Data excerpts |
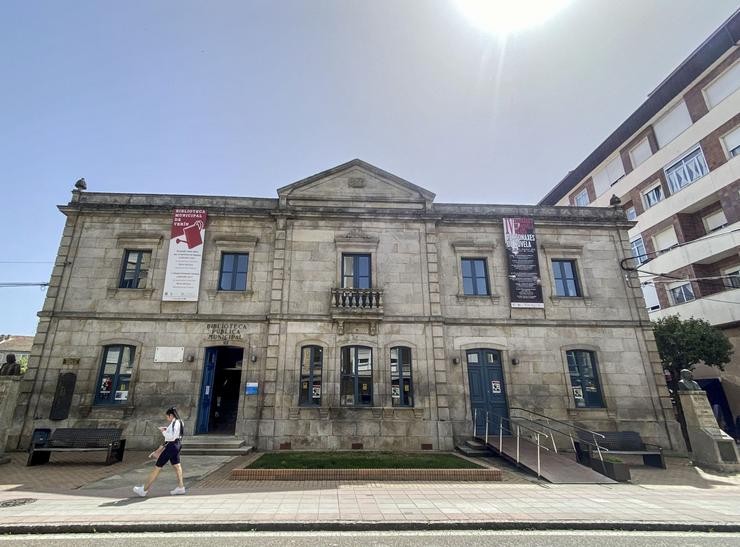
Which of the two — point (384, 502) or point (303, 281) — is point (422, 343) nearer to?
point (303, 281)

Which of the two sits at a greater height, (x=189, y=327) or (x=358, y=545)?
(x=189, y=327)

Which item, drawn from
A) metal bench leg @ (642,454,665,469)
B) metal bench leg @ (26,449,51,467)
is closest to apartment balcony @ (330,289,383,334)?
metal bench leg @ (26,449,51,467)

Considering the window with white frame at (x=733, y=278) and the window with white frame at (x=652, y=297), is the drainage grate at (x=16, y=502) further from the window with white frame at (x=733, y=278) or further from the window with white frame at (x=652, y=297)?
the window with white frame at (x=652, y=297)

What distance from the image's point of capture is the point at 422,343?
569 inches

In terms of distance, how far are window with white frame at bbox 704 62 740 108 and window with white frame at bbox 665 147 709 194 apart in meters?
2.66

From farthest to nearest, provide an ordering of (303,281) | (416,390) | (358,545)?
(303,281) < (416,390) < (358,545)

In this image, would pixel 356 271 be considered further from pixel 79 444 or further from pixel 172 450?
pixel 79 444

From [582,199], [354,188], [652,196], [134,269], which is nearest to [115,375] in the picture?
[134,269]

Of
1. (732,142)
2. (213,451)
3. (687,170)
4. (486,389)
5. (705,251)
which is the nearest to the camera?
(213,451)

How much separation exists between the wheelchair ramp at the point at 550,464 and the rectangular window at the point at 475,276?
18.9 ft

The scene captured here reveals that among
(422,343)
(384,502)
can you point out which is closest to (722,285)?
(422,343)

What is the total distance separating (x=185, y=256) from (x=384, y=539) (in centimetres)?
1302

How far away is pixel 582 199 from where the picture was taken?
107 feet

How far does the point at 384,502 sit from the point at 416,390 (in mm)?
6740
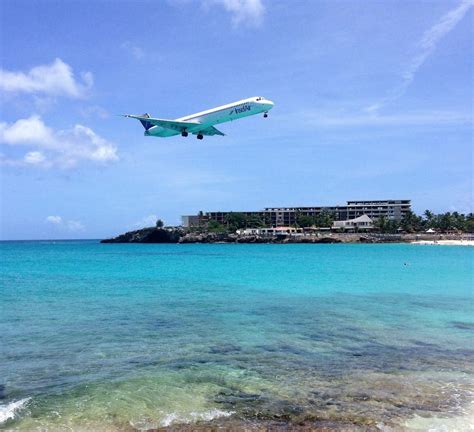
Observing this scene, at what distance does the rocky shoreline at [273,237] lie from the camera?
15125 centimetres

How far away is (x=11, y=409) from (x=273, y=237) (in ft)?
520

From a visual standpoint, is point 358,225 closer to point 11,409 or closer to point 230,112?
point 230,112

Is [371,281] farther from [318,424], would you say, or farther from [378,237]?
[378,237]

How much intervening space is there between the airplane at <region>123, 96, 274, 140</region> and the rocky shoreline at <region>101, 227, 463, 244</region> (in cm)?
12764

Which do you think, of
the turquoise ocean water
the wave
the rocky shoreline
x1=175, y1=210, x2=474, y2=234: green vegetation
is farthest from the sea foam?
x1=175, y1=210, x2=474, y2=234: green vegetation

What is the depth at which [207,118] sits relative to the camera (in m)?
32.2

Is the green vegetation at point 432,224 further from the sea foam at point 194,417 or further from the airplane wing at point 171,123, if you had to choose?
the sea foam at point 194,417

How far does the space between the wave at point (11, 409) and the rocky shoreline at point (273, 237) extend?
14936cm

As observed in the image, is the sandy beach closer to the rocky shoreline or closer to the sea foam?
the rocky shoreline

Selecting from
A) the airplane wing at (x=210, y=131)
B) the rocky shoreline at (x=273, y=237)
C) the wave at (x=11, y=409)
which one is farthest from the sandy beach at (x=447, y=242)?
the wave at (x=11, y=409)

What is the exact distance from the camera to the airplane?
31594 millimetres

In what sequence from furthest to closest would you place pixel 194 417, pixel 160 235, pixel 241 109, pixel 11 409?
pixel 160 235 < pixel 241 109 < pixel 11 409 < pixel 194 417

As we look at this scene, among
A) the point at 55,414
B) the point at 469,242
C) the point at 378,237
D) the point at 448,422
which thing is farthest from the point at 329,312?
the point at 378,237

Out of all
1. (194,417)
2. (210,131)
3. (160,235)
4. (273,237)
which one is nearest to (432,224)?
(273,237)
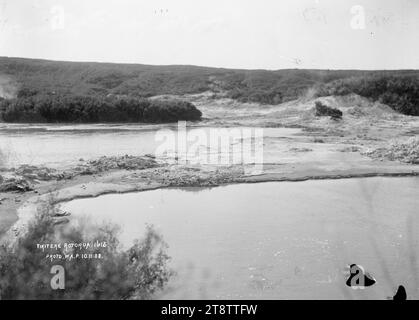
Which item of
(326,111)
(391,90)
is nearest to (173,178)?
(326,111)

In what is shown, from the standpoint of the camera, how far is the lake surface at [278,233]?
5352mm

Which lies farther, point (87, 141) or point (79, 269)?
point (87, 141)

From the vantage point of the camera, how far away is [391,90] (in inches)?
530

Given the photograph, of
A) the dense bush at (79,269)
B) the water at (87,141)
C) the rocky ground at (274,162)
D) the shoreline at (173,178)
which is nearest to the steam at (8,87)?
the water at (87,141)

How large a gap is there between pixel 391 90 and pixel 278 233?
8.43 m

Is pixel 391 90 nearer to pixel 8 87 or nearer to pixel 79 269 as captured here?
pixel 8 87

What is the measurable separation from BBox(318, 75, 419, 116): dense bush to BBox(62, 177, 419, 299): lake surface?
14.7ft

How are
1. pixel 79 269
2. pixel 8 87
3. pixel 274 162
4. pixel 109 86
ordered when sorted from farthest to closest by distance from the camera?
1. pixel 8 87
2. pixel 109 86
3. pixel 274 162
4. pixel 79 269

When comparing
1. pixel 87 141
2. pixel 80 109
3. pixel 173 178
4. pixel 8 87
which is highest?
pixel 8 87

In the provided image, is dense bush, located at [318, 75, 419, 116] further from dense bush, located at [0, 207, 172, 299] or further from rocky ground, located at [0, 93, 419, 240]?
dense bush, located at [0, 207, 172, 299]

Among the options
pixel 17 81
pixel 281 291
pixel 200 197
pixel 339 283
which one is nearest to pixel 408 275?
→ pixel 339 283

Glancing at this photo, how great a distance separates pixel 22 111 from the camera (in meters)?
10.9
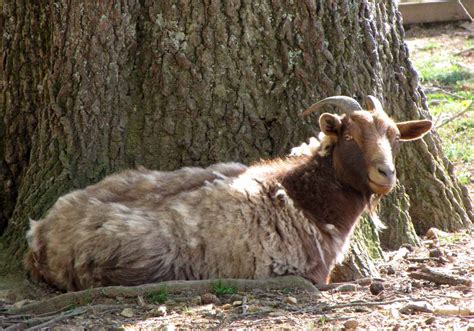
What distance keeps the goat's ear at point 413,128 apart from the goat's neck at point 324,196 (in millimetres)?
603

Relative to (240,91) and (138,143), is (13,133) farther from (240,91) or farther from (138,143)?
(240,91)

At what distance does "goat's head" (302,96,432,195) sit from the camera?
6336 millimetres

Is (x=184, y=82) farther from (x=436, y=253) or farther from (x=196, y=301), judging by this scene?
(x=436, y=253)

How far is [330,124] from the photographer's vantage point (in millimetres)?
6562

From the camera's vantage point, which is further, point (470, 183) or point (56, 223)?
point (470, 183)

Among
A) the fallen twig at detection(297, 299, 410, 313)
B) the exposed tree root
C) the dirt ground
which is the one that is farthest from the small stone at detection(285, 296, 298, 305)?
the exposed tree root

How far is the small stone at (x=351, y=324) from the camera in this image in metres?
5.31

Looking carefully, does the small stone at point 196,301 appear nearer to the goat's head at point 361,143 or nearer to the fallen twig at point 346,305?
the fallen twig at point 346,305

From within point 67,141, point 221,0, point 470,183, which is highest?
point 221,0

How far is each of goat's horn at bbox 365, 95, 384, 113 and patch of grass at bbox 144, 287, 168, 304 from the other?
209 cm

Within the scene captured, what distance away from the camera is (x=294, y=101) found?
23.0 feet

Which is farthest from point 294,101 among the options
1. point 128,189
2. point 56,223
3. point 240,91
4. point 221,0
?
point 56,223

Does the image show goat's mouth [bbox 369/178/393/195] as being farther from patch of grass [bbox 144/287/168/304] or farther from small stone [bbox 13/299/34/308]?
small stone [bbox 13/299/34/308]

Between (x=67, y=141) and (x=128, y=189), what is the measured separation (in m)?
0.84
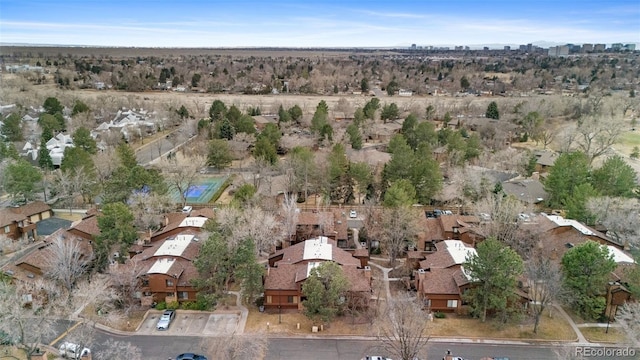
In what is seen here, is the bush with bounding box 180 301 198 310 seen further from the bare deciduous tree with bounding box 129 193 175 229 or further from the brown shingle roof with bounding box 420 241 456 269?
the brown shingle roof with bounding box 420 241 456 269

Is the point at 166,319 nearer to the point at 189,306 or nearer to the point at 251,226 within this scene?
the point at 189,306

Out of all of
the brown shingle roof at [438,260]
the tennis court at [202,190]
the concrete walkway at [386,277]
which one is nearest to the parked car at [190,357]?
the concrete walkway at [386,277]

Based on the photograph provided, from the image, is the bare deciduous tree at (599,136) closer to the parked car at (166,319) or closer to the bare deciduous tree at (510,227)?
the bare deciduous tree at (510,227)

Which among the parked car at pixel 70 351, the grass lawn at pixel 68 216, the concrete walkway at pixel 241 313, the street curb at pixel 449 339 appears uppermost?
the grass lawn at pixel 68 216

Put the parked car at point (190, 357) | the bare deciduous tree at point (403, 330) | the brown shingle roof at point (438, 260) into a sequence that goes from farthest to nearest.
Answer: the brown shingle roof at point (438, 260)
the parked car at point (190, 357)
the bare deciduous tree at point (403, 330)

Given instruction | Quote the items word for word, from the line containing "What is the exact" through the line containing "pixel 160 235 <".

Exercise solution |
What is the exact distance from the camera to the airplane?
31594 millimetres

In what sequence from furthest to closest would you place pixel 194 417, pixel 160 235, pixel 241 109, pixel 11 409?
pixel 160 235 < pixel 241 109 < pixel 11 409 < pixel 194 417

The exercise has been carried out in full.